Understanding Soot Mediated Oil Thickening Through Designed Experimentation - Part 2: GM 6.5L 961915

In our earlier work [1], an investigation was conducted to study lubricant formulation effects, engine type and mode of engine operation on the composition and nature of diesel soot and its interactions with the crankcase lubricant. Tests were run in two types of heavy duty diesel engines the Mack EM6-285 and the GM 6.2L.
Part 2 studies the impact of oil composition on the surface and bulk chemistry of soot and on the ability of the fluid to handle soot produced in the GM 6.5L engine. The study also determined what portion of lubricant viscosity growth is related to bulk oil oxidation versus soot contamination. A statistically designed experiment was developed to examine the effects of dispersant level dispersant type, antioxidant level, and detergent metal type on average roller follower shaft wear, viscosity growth and other measured responses. The effect of run order on these measurements is also studied.

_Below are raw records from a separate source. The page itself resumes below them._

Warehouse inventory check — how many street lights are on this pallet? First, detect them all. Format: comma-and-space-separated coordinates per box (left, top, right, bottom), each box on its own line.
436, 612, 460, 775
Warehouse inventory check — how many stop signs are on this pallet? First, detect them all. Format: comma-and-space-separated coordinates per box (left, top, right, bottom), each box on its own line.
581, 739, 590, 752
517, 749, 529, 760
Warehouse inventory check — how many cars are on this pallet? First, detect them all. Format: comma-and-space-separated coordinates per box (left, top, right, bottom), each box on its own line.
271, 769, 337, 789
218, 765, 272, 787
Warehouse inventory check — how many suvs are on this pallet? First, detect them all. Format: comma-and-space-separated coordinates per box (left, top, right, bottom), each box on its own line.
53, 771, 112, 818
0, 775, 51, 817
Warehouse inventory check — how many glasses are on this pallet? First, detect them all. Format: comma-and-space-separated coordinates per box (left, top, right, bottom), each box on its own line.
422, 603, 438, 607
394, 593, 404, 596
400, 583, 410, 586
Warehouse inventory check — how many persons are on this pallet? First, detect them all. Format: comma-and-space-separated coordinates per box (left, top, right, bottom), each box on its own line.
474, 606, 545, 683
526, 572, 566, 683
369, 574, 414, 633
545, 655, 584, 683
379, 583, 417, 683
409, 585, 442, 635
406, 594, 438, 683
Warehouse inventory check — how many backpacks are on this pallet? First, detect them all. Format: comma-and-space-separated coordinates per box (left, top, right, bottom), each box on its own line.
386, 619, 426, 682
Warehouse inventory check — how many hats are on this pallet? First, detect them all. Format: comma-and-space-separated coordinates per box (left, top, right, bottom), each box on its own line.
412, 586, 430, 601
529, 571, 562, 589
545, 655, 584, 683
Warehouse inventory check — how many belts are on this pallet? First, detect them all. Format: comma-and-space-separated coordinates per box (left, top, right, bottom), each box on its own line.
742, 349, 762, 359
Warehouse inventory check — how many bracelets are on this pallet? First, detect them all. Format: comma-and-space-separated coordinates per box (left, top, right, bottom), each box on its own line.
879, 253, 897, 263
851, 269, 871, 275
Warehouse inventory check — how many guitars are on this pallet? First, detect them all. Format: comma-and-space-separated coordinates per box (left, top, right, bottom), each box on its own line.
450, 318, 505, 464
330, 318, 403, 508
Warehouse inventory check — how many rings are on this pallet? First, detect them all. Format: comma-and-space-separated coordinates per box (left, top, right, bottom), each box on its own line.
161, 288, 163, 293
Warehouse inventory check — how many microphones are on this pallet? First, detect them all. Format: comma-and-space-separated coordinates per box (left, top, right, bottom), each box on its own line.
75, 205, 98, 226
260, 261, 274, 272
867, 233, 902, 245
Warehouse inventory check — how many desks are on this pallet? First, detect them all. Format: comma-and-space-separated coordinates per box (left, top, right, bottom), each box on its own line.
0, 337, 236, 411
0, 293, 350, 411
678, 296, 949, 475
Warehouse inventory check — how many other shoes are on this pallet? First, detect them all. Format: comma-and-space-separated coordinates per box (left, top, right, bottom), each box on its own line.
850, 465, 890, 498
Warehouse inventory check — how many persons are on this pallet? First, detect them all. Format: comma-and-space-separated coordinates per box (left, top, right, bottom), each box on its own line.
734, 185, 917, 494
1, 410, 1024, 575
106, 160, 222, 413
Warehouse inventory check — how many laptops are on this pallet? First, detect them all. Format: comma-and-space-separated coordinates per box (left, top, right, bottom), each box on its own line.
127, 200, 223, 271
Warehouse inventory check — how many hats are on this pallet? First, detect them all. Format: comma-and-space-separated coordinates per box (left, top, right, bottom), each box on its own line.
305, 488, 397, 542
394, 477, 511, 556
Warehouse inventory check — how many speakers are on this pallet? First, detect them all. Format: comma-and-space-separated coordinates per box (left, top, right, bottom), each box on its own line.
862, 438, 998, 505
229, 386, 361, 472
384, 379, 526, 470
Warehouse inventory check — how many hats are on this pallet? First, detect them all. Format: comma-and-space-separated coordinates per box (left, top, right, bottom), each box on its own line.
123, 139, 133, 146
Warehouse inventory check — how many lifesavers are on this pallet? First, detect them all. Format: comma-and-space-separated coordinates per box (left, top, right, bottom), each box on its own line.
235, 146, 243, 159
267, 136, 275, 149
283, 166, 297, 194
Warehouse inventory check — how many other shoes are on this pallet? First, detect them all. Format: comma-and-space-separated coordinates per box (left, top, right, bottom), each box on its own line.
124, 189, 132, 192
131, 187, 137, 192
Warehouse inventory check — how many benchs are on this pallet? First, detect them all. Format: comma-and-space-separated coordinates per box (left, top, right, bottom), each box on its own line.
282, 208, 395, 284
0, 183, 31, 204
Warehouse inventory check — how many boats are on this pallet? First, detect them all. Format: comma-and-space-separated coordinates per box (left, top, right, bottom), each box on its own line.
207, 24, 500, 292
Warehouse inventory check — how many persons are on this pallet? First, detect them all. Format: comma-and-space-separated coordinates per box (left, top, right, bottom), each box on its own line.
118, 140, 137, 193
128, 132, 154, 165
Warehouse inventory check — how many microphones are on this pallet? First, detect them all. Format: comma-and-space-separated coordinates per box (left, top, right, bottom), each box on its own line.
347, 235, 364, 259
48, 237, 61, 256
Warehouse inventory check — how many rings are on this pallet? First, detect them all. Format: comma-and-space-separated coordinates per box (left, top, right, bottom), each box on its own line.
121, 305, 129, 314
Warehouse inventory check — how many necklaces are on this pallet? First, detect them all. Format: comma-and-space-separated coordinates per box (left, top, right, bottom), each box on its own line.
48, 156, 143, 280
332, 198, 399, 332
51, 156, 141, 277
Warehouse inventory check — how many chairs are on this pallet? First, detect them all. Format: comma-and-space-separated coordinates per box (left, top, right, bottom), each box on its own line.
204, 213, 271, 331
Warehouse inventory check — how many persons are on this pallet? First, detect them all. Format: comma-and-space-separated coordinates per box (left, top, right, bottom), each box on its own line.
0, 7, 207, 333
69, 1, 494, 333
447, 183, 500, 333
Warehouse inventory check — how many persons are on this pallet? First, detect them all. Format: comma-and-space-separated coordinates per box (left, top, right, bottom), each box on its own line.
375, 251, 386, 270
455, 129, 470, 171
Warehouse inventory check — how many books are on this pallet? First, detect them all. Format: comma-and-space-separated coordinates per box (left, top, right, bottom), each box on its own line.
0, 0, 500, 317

Key results of this study are as follows. Higher levels of dispersant were associated with lower wear. No oxidation products were detected in the drain oils. Engine run order was associated with increases in many measured parameters, such as end of test (EOT) soot level and oil consumption. Roller follower shaft wear did not show this same trend, thus refuting the theory that wear is directly related to the amount of soot contamination in the lubricant.
A new theory is proposed, that soot agglomeration, rather than the amount of soot, is responsible for roller follower shaft wear. Oil thickening results from the level of soot, in combination with the “state of the soot in the oil. The latter is noticeably affected by the dispersant level present in the oil.